• Exercise task:
Format the data below as a JSON list of strings, with one string per line and no strings for blank lines.

• The data:
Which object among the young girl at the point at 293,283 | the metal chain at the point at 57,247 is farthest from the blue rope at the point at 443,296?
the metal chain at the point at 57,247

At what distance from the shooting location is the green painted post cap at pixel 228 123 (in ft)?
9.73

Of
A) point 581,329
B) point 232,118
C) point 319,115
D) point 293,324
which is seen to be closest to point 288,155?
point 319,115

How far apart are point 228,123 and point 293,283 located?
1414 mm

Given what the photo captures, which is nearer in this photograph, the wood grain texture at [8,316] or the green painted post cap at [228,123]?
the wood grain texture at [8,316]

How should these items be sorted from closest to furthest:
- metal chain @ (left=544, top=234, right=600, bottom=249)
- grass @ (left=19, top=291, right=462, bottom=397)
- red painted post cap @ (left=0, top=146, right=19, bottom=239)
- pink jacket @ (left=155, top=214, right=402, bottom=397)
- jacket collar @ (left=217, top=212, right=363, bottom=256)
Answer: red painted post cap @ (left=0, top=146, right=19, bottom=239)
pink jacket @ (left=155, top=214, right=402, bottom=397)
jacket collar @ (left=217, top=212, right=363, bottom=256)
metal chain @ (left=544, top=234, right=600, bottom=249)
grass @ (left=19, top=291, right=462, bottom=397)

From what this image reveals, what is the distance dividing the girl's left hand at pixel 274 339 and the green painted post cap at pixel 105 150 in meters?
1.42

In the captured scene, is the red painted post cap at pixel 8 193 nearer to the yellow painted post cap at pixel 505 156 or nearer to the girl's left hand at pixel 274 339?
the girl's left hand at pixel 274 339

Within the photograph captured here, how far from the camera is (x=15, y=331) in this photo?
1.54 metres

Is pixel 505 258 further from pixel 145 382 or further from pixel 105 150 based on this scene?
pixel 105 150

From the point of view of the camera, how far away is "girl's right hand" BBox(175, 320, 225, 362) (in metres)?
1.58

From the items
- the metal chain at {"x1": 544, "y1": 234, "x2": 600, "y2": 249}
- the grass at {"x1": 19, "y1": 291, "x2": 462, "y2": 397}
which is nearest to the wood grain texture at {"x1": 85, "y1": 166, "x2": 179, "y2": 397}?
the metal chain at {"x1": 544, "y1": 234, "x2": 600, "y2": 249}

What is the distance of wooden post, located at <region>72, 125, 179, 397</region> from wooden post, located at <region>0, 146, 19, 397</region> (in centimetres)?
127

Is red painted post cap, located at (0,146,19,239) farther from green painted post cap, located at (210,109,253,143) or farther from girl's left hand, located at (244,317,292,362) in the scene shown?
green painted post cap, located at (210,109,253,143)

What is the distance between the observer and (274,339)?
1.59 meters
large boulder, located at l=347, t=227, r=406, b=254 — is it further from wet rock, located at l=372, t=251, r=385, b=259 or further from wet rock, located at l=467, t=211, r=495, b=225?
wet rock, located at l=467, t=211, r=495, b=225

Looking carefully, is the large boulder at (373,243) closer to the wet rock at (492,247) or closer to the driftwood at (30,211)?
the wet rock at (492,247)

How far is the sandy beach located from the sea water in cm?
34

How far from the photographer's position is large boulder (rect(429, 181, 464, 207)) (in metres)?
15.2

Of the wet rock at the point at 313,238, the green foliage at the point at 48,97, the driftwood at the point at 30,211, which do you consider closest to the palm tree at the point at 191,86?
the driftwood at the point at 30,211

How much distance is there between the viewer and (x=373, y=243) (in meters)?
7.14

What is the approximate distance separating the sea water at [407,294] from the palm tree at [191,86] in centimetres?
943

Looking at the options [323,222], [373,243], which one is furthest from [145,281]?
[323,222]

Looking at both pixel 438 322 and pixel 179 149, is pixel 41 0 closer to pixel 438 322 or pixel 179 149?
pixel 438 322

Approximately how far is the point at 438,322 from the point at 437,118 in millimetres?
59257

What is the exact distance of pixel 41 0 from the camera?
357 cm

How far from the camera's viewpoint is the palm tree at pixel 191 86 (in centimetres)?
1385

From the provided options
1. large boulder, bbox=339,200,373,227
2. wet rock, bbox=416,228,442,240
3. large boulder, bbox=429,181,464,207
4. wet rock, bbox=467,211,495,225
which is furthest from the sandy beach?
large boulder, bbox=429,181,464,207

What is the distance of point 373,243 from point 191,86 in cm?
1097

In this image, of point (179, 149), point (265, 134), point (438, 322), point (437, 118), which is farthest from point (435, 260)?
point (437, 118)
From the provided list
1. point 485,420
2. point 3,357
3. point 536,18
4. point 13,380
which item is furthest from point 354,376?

• Output for this exercise:
[
  "Which object among the young girl at the point at 293,283 | the metal chain at the point at 57,247 is farthest from the blue rope at the point at 443,296?",
  "the metal chain at the point at 57,247",
  "At what distance from the shooting location is the green painted post cap at pixel 228 123 (in ft)?",
  "9.73",
  "Of",
  "A) point 581,329",
  "B) point 232,118",
  "C) point 319,115",
  "D) point 293,324",
  "which is seen to be closest to point 288,155?",
  "point 319,115",
  "How far apart are point 228,123 and point 293,283 located?",
  "1414 mm",
  "Given what the photo captures, which is nearer in this photograph, the wood grain texture at [8,316] or the green painted post cap at [228,123]?",
  "the wood grain texture at [8,316]",
  "How should these items be sorted from closest to furthest:",
  "- metal chain @ (left=544, top=234, right=600, bottom=249)",
  "- grass @ (left=19, top=291, right=462, bottom=397)",
  "- red painted post cap @ (left=0, top=146, right=19, bottom=239)",
  "- pink jacket @ (left=155, top=214, right=402, bottom=397)",
  "- jacket collar @ (left=217, top=212, right=363, bottom=256)",
  "Answer: red painted post cap @ (left=0, top=146, right=19, bottom=239)",
  "pink jacket @ (left=155, top=214, right=402, bottom=397)",
  "jacket collar @ (left=217, top=212, right=363, bottom=256)",
  "metal chain @ (left=544, top=234, right=600, bottom=249)",
  "grass @ (left=19, top=291, right=462, bottom=397)",
  "From what this image reveals, what is the distance dividing the girl's left hand at pixel 274 339 and the green painted post cap at pixel 105 150 in meters?",
  "1.42",
  "In the captured scene, is the red painted post cap at pixel 8 193 nearer to the yellow painted post cap at pixel 505 156 or nearer to the girl's left hand at pixel 274 339?",
  "the girl's left hand at pixel 274 339",
  "Within the photograph captured here, how far from the camera is (x=15, y=331) in this photo?",
  "1.54 metres",
  "Is pixel 505 258 further from pixel 145 382 or further from pixel 105 150 based on this scene?",
  "pixel 105 150",
  "From the point of view of the camera, how far away is \"girl's right hand\" BBox(175, 320, 225, 362) (in metres)?",
  "1.58",
  "From the items",
  "- the metal chain at {\"x1\": 544, \"y1\": 234, \"x2\": 600, \"y2\": 249}",
  "- the grass at {\"x1\": 19, \"y1\": 291, \"x2\": 462, \"y2\": 397}",
  "which is nearest to the wood grain texture at {\"x1\": 85, \"y1\": 166, \"x2\": 179, \"y2\": 397}?",
  "the metal chain at {\"x1\": 544, \"y1\": 234, \"x2\": 600, \"y2\": 249}",
  "What is the distance of wooden post, located at <region>72, 125, 179, 397</region> from wooden post, located at <region>0, 146, 19, 397</region> (in centimetres)?",
  "127",
  "Is red painted post cap, located at (0,146,19,239) farther from green painted post cap, located at (210,109,253,143) or farther from girl's left hand, located at (244,317,292,362) in the scene shown?",
  "green painted post cap, located at (210,109,253,143)",
  "What is the distance between the observer and (274,339)?",
  "1.59 meters",
  "large boulder, located at l=347, t=227, r=406, b=254 — is it further from wet rock, located at l=372, t=251, r=385, b=259 or further from wet rock, located at l=467, t=211, r=495, b=225?",
  "wet rock, located at l=467, t=211, r=495, b=225",
  "Looking carefully, is the large boulder at (373,243) closer to the wet rock at (492,247) or closer to the driftwood at (30,211)?",
  "the wet rock at (492,247)",
  "How far is the sandy beach located from the sea water in cm?",
  "34",
  "How far from the photographer's position is large boulder (rect(429, 181, 464, 207)) (in metres)?",
  "15.2",
  "Of the wet rock at the point at 313,238, the green foliage at the point at 48,97, the driftwood at the point at 30,211, which do you consider closest to the palm tree at the point at 191,86?",
  "the driftwood at the point at 30,211",
  "How much distance is there between the viewer and (x=373, y=243) (in meters)?",
  "7.14",
  "What is the approximate distance separating the sea water at [407,294] from the palm tree at [191,86] in centimetres?",
  "943",
  "Looking at the options [323,222], [373,243], which one is furthest from [145,281]?",
  "[323,222]",
  "Looking at both pixel 438 322 and pixel 179 149, is pixel 41 0 closer to pixel 438 322 or pixel 179 149?",
  "pixel 438 322",
  "Approximately how far is the point at 438,322 from the point at 437,118 in millimetres?",
  "59257",
  "What is the exact distance of pixel 41 0 from the camera?",
  "357 cm",
  "How far from the camera's viewpoint is the palm tree at pixel 191 86 (in centimetres)?",
  "1385",
  "From the provided options",
  "1. large boulder, bbox=339,200,373,227",
  "2. wet rock, bbox=416,228,442,240",
  "3. large boulder, bbox=429,181,464,207",
  "4. wet rock, bbox=467,211,495,225",
  "which is furthest from the sandy beach?",
  "large boulder, bbox=429,181,464,207",
  "What is the distance of point 373,243 from point 191,86 in cm?",
  "1097",
  "In this image, of point (179, 149), point (265, 134), point (438, 322), point (437, 118), which is farthest from point (435, 260)?",
  "point (437, 118)",
  "From the provided list",
  "1. point 485,420",
  "2. point 3,357",
  "3. point 536,18",
  "4. point 13,380",
  "which item is furthest from point 354,376?"
]